▶ **REQUIRED WORK**
All lines holding the word "United" are to be copied from the records beneath.

Records from a data source:
------------------------------------------------------------------------

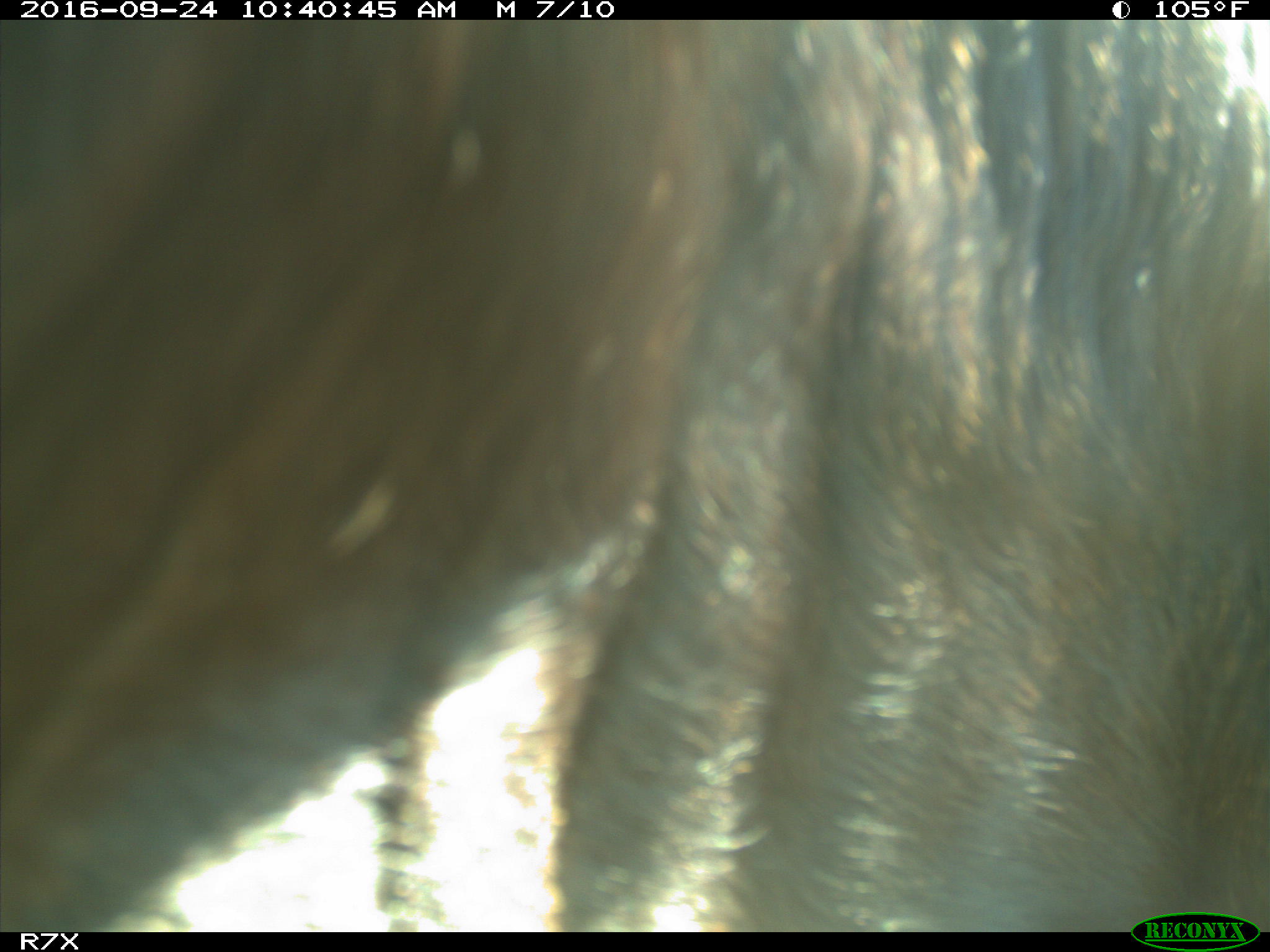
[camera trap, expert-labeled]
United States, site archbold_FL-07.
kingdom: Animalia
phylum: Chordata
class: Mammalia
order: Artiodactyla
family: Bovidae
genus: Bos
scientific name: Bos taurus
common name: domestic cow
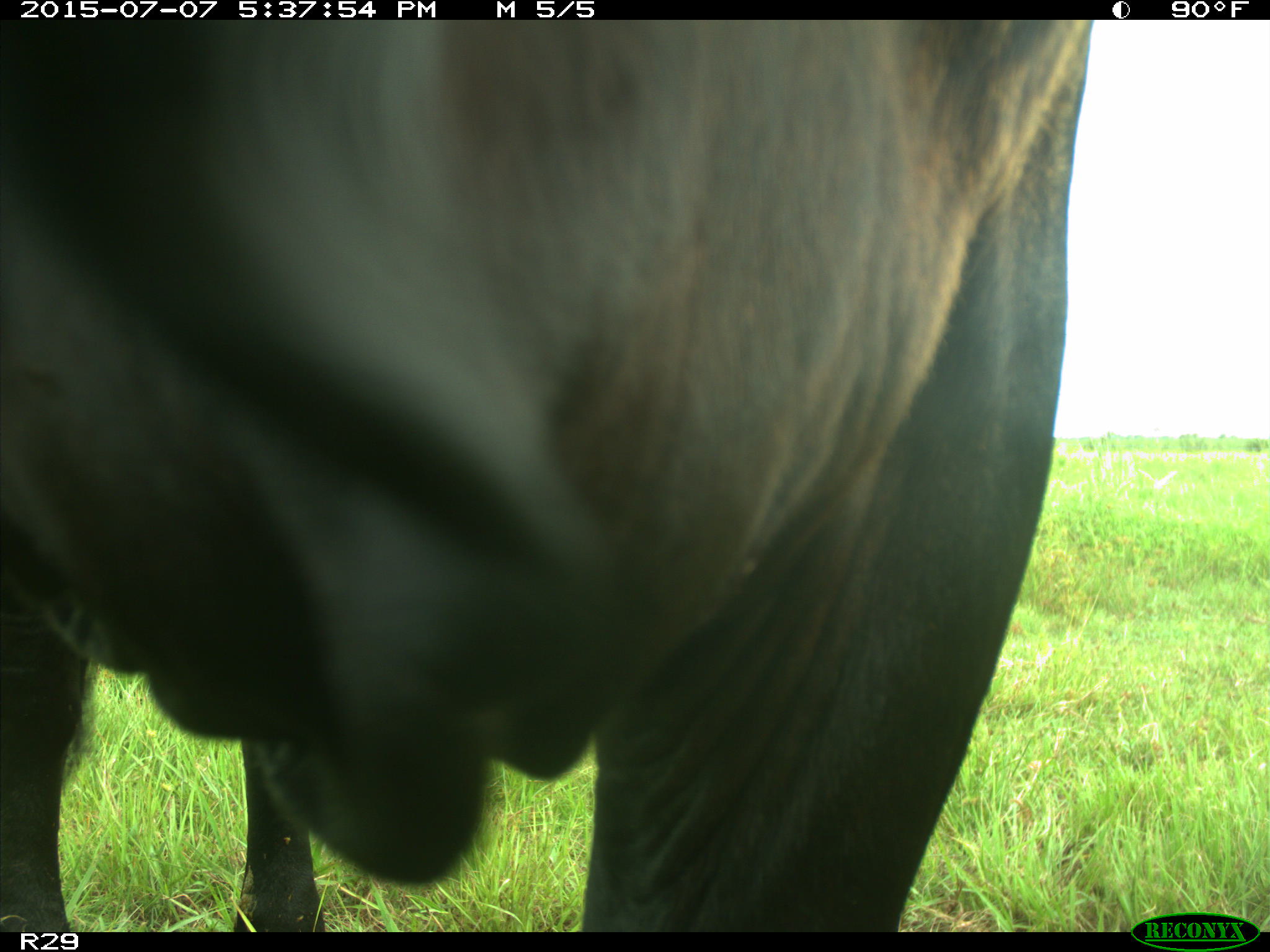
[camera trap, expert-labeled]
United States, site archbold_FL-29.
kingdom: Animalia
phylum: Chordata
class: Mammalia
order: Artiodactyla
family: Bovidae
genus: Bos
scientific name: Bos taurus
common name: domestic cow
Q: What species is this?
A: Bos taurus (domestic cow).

------------------------------------------------------------------------

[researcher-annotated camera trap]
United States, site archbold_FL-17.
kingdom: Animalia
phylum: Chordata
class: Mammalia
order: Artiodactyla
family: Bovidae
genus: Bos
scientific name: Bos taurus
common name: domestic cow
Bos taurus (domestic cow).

------------------------------------------------------------------------

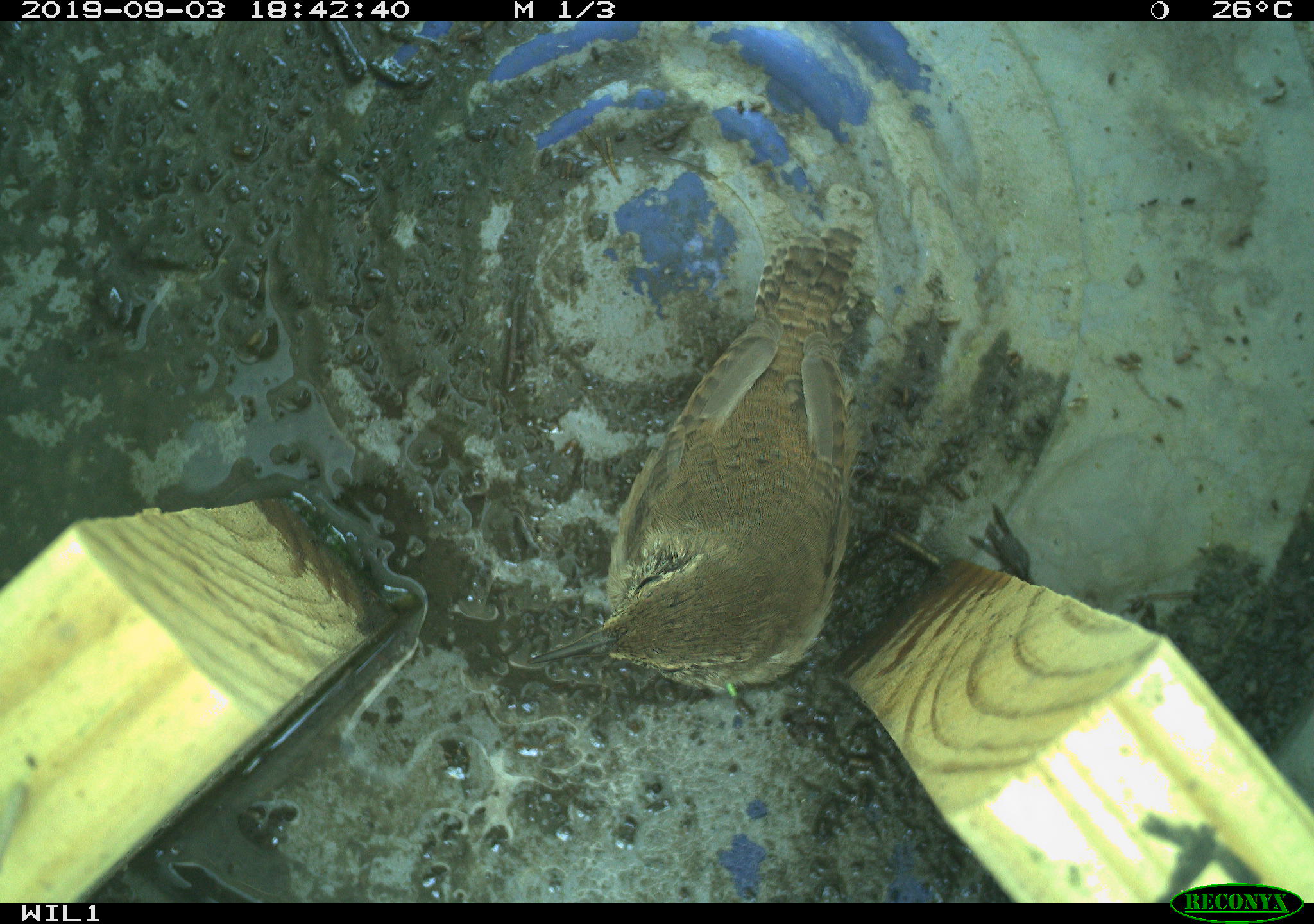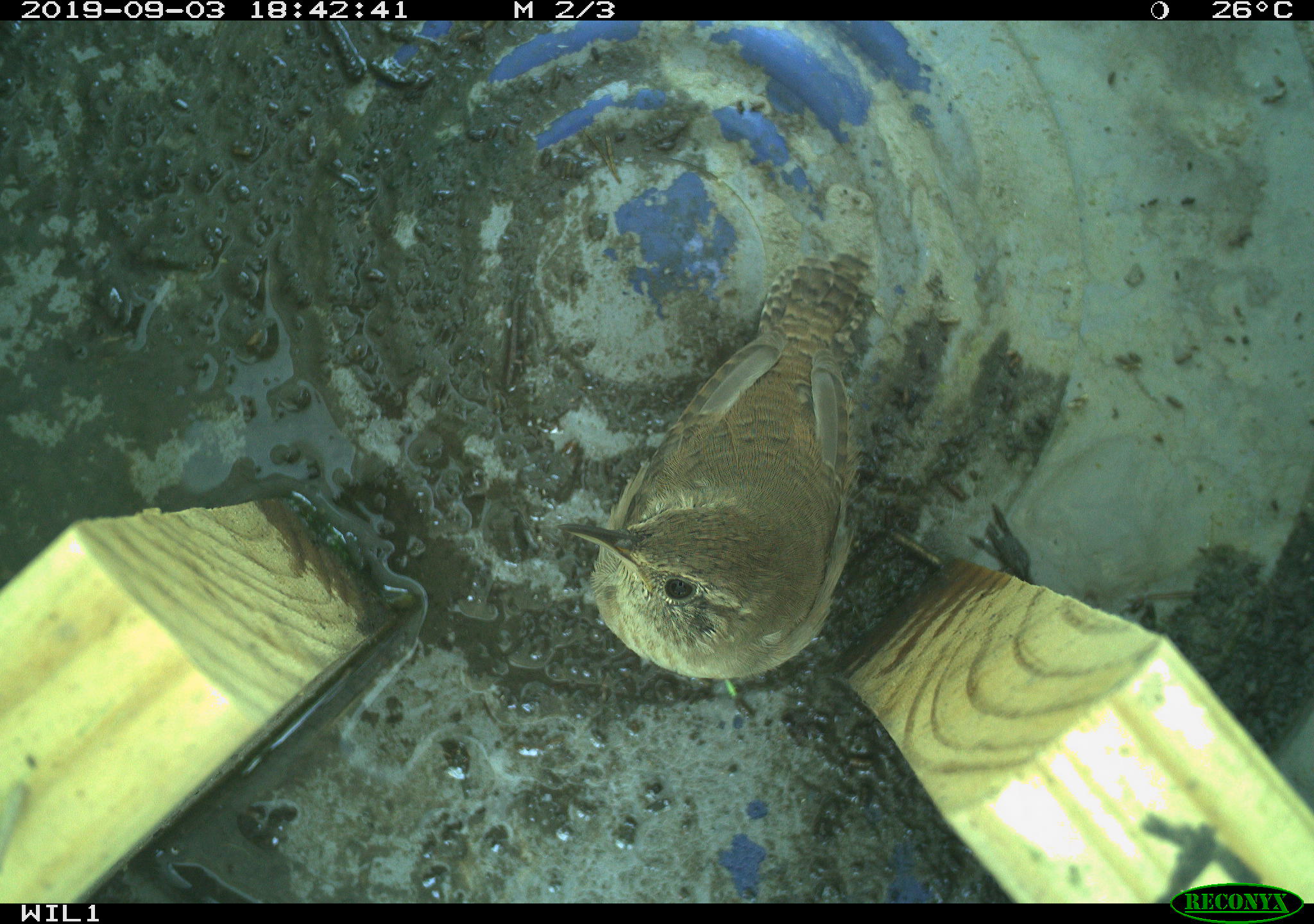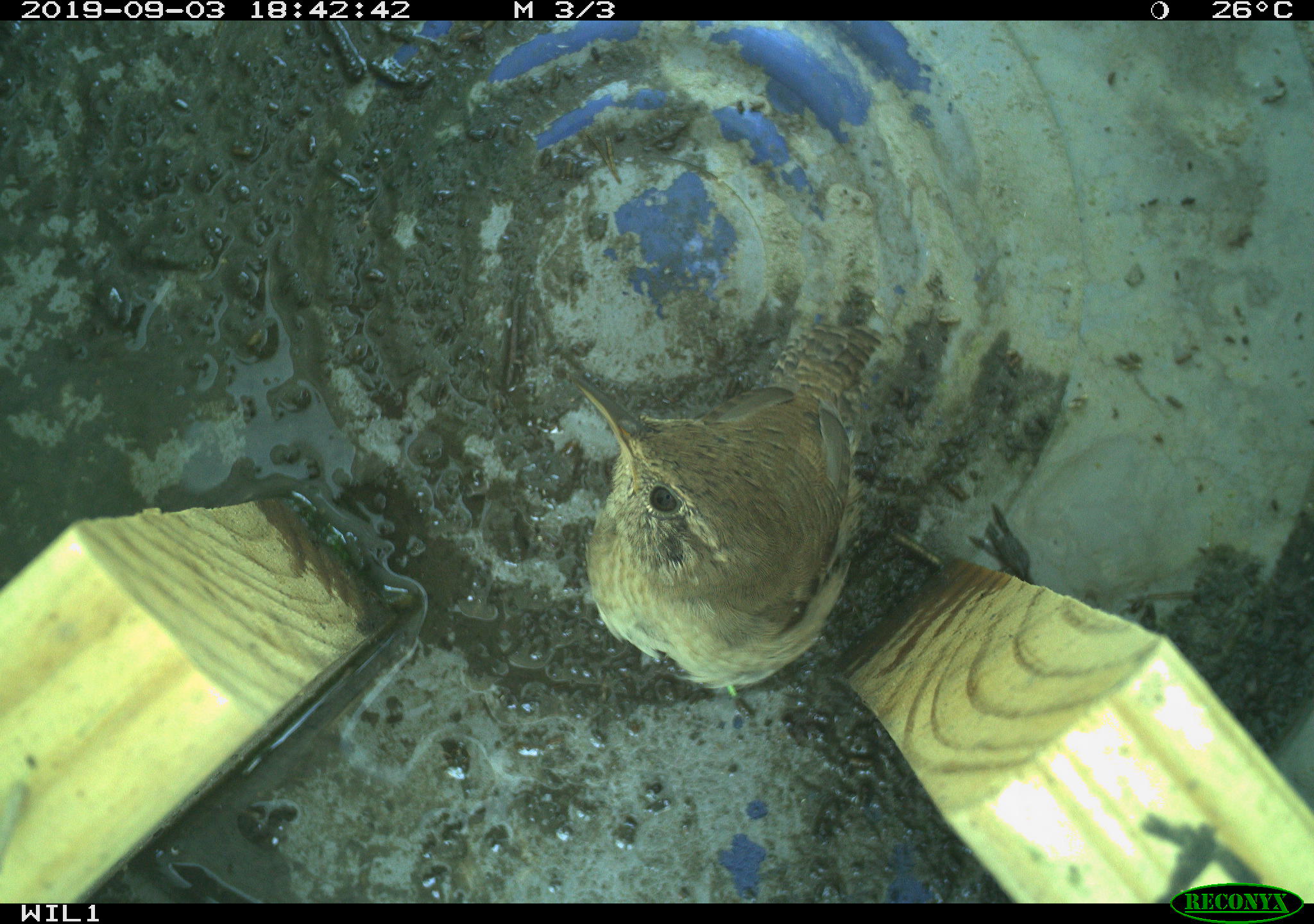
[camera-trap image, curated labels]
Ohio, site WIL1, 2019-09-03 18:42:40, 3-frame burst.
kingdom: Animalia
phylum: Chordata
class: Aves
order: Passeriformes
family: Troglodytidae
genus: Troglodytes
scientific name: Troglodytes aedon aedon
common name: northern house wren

------------------------------------------------------------------------

▶ **EXPECTED ANSWER**
United States, site archbold_FL-07.
United States, site archbold_FL-29.
United States, site archbold_FL-17.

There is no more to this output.